--- Start Data rows ---
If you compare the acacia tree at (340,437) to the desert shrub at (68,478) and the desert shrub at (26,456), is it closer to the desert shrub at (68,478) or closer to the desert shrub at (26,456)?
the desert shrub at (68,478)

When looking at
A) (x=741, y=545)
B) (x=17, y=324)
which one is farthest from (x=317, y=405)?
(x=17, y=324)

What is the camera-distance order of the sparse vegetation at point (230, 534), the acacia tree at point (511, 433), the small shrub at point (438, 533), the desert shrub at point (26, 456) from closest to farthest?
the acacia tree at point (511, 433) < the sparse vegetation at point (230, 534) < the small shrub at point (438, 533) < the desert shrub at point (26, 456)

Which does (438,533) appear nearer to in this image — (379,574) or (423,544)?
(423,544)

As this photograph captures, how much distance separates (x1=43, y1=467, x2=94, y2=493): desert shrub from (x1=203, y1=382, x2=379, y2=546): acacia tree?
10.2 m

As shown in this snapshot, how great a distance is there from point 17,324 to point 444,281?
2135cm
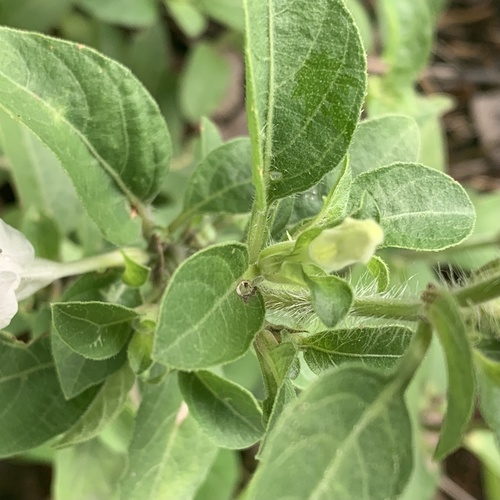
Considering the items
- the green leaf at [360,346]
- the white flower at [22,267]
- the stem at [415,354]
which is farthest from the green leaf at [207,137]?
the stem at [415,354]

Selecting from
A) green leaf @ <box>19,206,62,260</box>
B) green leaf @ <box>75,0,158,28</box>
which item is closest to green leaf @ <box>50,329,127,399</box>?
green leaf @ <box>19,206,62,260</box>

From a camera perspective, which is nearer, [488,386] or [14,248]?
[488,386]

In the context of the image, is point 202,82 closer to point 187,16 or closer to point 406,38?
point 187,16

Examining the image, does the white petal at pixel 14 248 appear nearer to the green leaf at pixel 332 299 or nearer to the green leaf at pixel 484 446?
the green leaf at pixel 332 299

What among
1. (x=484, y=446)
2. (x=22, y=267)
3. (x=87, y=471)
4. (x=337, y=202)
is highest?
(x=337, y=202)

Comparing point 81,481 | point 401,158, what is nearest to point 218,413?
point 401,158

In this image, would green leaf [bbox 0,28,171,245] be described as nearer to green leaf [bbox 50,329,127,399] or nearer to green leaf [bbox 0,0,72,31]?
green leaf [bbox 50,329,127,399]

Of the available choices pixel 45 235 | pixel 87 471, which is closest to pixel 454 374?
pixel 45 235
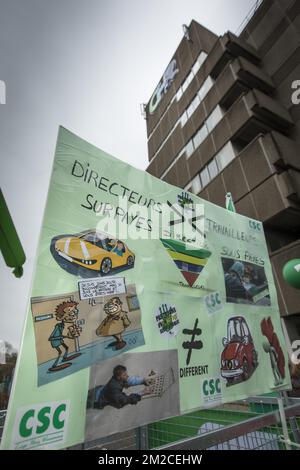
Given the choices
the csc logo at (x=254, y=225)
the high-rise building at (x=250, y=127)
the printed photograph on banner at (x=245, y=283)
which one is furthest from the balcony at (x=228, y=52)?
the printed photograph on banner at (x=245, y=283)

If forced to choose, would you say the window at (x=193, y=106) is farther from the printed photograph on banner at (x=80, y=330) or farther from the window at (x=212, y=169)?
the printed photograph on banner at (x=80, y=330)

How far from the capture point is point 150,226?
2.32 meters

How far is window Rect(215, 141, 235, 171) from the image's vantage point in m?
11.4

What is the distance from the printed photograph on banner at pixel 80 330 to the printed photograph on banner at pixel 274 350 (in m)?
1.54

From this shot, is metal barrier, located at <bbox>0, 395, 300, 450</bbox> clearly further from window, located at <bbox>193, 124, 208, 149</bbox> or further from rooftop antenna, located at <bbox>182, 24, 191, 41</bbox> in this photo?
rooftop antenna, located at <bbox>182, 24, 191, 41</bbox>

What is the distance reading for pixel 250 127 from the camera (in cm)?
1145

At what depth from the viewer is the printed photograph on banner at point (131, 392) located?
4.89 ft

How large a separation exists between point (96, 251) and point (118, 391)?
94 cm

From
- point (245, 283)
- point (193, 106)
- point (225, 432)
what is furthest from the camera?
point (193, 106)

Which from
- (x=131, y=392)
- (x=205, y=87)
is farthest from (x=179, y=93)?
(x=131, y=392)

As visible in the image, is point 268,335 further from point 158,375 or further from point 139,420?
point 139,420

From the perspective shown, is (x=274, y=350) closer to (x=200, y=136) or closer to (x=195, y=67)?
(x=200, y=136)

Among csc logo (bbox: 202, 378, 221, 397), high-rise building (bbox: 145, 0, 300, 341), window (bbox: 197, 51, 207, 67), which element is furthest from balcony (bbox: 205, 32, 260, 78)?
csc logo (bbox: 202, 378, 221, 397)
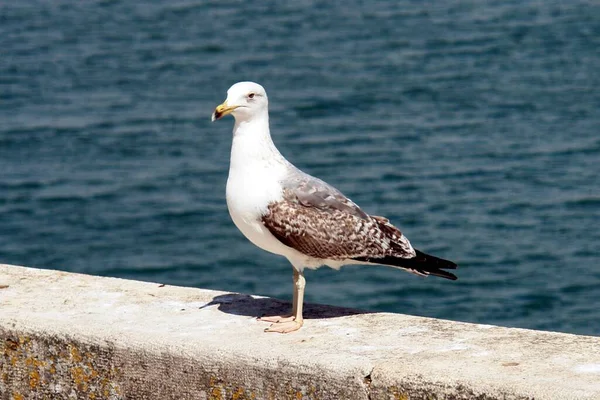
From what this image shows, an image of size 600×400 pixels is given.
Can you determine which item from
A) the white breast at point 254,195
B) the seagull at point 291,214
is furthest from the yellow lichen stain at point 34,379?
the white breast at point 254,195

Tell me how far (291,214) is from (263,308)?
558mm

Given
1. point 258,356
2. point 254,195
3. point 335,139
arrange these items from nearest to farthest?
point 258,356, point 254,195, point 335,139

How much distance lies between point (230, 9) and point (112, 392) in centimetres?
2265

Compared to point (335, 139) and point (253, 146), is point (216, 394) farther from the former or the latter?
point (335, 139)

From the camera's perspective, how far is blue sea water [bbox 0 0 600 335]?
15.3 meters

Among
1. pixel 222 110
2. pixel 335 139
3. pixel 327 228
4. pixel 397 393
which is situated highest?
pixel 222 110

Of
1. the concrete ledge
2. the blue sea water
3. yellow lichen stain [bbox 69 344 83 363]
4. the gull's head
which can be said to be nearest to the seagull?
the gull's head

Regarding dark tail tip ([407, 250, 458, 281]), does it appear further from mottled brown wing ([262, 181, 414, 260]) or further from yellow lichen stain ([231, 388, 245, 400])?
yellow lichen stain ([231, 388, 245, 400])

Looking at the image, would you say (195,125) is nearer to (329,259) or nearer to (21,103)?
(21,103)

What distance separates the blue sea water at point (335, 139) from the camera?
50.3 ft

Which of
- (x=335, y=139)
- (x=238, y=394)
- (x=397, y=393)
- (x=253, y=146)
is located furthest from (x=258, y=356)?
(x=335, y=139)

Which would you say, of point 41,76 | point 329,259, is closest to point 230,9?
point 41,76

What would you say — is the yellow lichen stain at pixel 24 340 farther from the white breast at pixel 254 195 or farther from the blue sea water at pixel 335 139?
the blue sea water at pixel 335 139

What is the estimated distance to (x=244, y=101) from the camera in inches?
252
--- End Data rows ---
→ **Stated exercise**
Copy the material exactly. Do not include the pictures.

→ **Answer to the task**
If you compare the acacia tree at (340,437) to the desert shrub at (68,478) and the desert shrub at (26,456), is it closer to the desert shrub at (68,478) or closer to the desert shrub at (26,456)?
the desert shrub at (68,478)

When looking at
A) (x=741, y=545)
B) (x=17, y=324)
which one is farthest from (x=317, y=405)?
(x=17, y=324)

What is the camera-distance order of the sparse vegetation at point (230, 534), the acacia tree at point (511, 433), the small shrub at point (438, 533), the desert shrub at point (26, 456) from closest to farthest?
the acacia tree at point (511, 433) < the sparse vegetation at point (230, 534) < the small shrub at point (438, 533) < the desert shrub at point (26, 456)

Which does (438,533) appear nearer to in this image — (379,574) or (423,544)?
(423,544)

As this photograph captures, how much distance separates (x1=43, y1=467, x2=94, y2=493): desert shrub from (x1=203, y1=382, x2=379, y2=546): acacia tree?
10.2 m

As shown in this snapshot, how great a distance is there from point 17,324 to point 444,281?
2135cm
Considering the items
- the green leaf at [360,346]
- the white flower at [22,267]
- the stem at [415,354]
which is farthest from the green leaf at [207,137]?
the stem at [415,354]

Selecting from
A) green leaf @ <box>19,206,62,260</box>
B) green leaf @ <box>75,0,158,28</box>
which item is closest to green leaf @ <box>50,329,127,399</box>?
green leaf @ <box>19,206,62,260</box>

From a camera perspective, which is nearer, [488,386] or [14,248]?
[488,386]

In the context of the image, is point 202,82 closer to point 187,16 or closer to point 406,38?
point 187,16

Examining the image, does the white petal at pixel 14 248 appear nearer to the green leaf at pixel 332 299 or nearer to the green leaf at pixel 484 446?
the green leaf at pixel 332 299

What among
1. (x=484, y=446)
2. (x=22, y=267)
3. (x=87, y=471)
4. (x=337, y=202)
is highest?
(x=337, y=202)

Comparing point 81,481 | point 401,158, what is nearest to point 218,413?
point 401,158

In this image, would green leaf [bbox 0,28,171,245] be described as nearer to green leaf [bbox 50,329,127,399] or nearer to green leaf [bbox 0,0,72,31]?
green leaf [bbox 50,329,127,399]

Of the available choices pixel 45 235 | pixel 87 471, which is closest to pixel 454 374?
pixel 45 235
Given the choices
the csc logo at (x=254, y=225)
the high-rise building at (x=250, y=127)
the printed photograph on banner at (x=245, y=283)
which one is furthest from the balcony at (x=228, y=52)?
the printed photograph on banner at (x=245, y=283)

If forced to choose, would you say the window at (x=193, y=106) is farther from the printed photograph on banner at (x=80, y=330) or farther from the window at (x=212, y=169)?
the printed photograph on banner at (x=80, y=330)

How far from the capture point is point 150,226?
2.32 meters

How far is window Rect(215, 141, 235, 171) from the image's vantage point in m?
11.4

What is the distance from the printed photograph on banner at pixel 80 330 to the printed photograph on banner at pixel 274 350 (in m)?
1.54

From this shot, is metal barrier, located at <bbox>0, 395, 300, 450</bbox> clearly further from window, located at <bbox>193, 124, 208, 149</bbox> or further from rooftop antenna, located at <bbox>182, 24, 191, 41</bbox> in this photo?
rooftop antenna, located at <bbox>182, 24, 191, 41</bbox>

What is the distance reading for pixel 250 127 from the camera (in cm)?
1145

At what depth from the viewer is the printed photograph on banner at point (131, 392) located?
4.89 ft

How large a separation exists between point (96, 251) and point (118, 391)?
94 cm

From
- point (245, 283)
- point (193, 106)
- point (225, 432)
what is furthest from the camera?
point (193, 106)

Which from
- (x=131, y=392)
- (x=205, y=87)
is farthest from (x=179, y=93)?
(x=131, y=392)

As visible in the image, is point 268,335 further from point 158,375 or further from point 139,420?
point 139,420

From the perspective shown, is (x=274, y=350) closer to (x=200, y=136) or closer to (x=195, y=67)?
(x=200, y=136)

Among csc logo (bbox: 202, 378, 221, 397), high-rise building (bbox: 145, 0, 300, 341), window (bbox: 197, 51, 207, 67), which element is furthest from balcony (bbox: 205, 32, 260, 78)?
csc logo (bbox: 202, 378, 221, 397)
From what this image shows, an image of size 600×400 pixels is given.
Can you determine which item from
A) the white breast at point 254,195
B) the seagull at point 291,214
is furthest from the yellow lichen stain at point 34,379?
the white breast at point 254,195

Tell me how far (291,214) is from (263,308)?
558mm

Given
1. point 258,356
2. point 254,195
3. point 335,139
arrange these items from nearest to farthest?
point 258,356, point 254,195, point 335,139

How much distance lies between point (230, 9) and point (112, 392) in centimetres?
2265

Compared to point (335, 139) and point (253, 146), is point (216, 394) farther from the former or the latter?
point (335, 139)

From the camera's perspective, how far is blue sea water [bbox 0 0 600 335]?
15.3 meters

Among
1. pixel 222 110
2. pixel 335 139
3. pixel 327 228
4. pixel 397 393
which is situated highest?
pixel 222 110

Of
1. the concrete ledge
2. the blue sea water
3. yellow lichen stain [bbox 69 344 83 363]
4. the gull's head
which can be said to be nearest to the seagull?
the gull's head

Regarding dark tail tip ([407, 250, 458, 281]), does it appear further from mottled brown wing ([262, 181, 414, 260]) or further from yellow lichen stain ([231, 388, 245, 400])?
yellow lichen stain ([231, 388, 245, 400])

Looking at the image, would you say (195,125) is nearer to (329,259) or nearer to (21,103)?
(21,103)

What distance separates the blue sea water at point (335, 139) from the camera?
50.3 ft

Which of
- (x=335, y=139)
- (x=238, y=394)
- (x=397, y=393)
- (x=253, y=146)
is located furthest from (x=258, y=356)?
(x=335, y=139)

Which would you say, of point 41,76 | point 329,259, is closest to point 230,9?
point 41,76

What would you say — is the yellow lichen stain at pixel 24 340 farther from the white breast at pixel 254 195 or farther from the blue sea water at pixel 335 139?
the blue sea water at pixel 335 139

What is the estimated distance to (x=244, y=101) from the camera in inches?
252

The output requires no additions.